Optimization with Constraints -

Python Numerical Methods


Optimizations of an Equation for Max or Min with Constraints

Optimization using minimize, and PuLP. First we will use the minimize library to optimize an objective function as a maximum or minimum. The programs are the same except for multiplying all equations by negative one for maximums. Scipy does not support maximums, so we must multiply by negative one. The second area we will examine is the use of PuLP for optimization of linear equations. Suggested reading is Numerical Methods for Engineers, Fifth Edition by Chapra and Canale.



Two Examples of Minimum Optimization with Constraining Equations

There are many examples of optimization problems in books and on the internet.
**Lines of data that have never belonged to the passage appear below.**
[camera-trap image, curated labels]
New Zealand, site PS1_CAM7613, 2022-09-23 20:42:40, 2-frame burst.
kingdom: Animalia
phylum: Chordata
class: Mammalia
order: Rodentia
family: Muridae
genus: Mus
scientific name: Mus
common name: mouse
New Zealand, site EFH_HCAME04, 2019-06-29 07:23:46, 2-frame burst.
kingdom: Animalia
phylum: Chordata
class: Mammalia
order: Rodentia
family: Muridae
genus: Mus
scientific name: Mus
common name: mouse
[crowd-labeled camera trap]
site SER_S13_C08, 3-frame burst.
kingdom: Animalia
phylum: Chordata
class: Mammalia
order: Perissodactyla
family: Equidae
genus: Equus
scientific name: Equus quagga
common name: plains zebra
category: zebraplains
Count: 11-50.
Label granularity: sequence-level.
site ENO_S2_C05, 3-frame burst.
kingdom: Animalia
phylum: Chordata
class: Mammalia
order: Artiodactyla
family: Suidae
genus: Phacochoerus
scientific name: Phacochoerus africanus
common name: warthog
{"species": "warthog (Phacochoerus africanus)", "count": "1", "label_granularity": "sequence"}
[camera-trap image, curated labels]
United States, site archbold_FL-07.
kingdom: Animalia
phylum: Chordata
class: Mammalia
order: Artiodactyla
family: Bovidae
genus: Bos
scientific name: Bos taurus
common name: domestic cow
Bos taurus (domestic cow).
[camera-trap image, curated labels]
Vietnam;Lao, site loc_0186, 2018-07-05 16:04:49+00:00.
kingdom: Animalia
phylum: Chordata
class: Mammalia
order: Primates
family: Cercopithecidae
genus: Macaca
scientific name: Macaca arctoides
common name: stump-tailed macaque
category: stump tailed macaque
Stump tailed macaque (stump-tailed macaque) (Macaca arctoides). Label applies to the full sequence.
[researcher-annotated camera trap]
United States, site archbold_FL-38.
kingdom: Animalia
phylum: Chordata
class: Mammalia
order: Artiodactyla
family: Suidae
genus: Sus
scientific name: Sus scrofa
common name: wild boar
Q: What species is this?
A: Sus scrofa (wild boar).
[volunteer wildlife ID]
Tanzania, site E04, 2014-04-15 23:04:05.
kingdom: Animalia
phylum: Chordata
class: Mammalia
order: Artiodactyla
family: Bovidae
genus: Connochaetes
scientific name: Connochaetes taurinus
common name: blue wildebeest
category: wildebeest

What is important is to see a working program. The syntax is specialized. It is simpler to copy and paste the program and make changes as necessary. Note that generally, problems with constraints of the form aX+bY>=C are minimization problems. Problems with constraints of the form aX+bY<=C are maximization problems.

First Example. Here we will be optimizing for minimization given an objective function and three constraints. We start the program by importing scipy.optimize minimize, and import math. We then define the objective equation in a function.
Notice the independent variables substitutions: X1=x[0], X2=x[1], X3=x[2] .
Given log(X1**2 + 1) + X2**4 + X1*X3 we get math.log(x[0]**2 + 1) + x[1]**4 + x[0]*x[2] .
The first constraining equation is X1**3 - X2**2 >= 1 and we get x[0]**3 - x[1]**2 – 1
The second two constraints are X1, X3>=0 and we get x[0] and x[2]
Cons is the abbreviation for constraints.
Notice the format for the three equations. Note that for ‘type’ we have either ineq for >= or <=, or eq for = .
The next step is using minimize with the following parameters: function, initial guess, and constraints.
The result is printed. It rounds to [1,0,0], where x1=1, x2=0, and x3=0.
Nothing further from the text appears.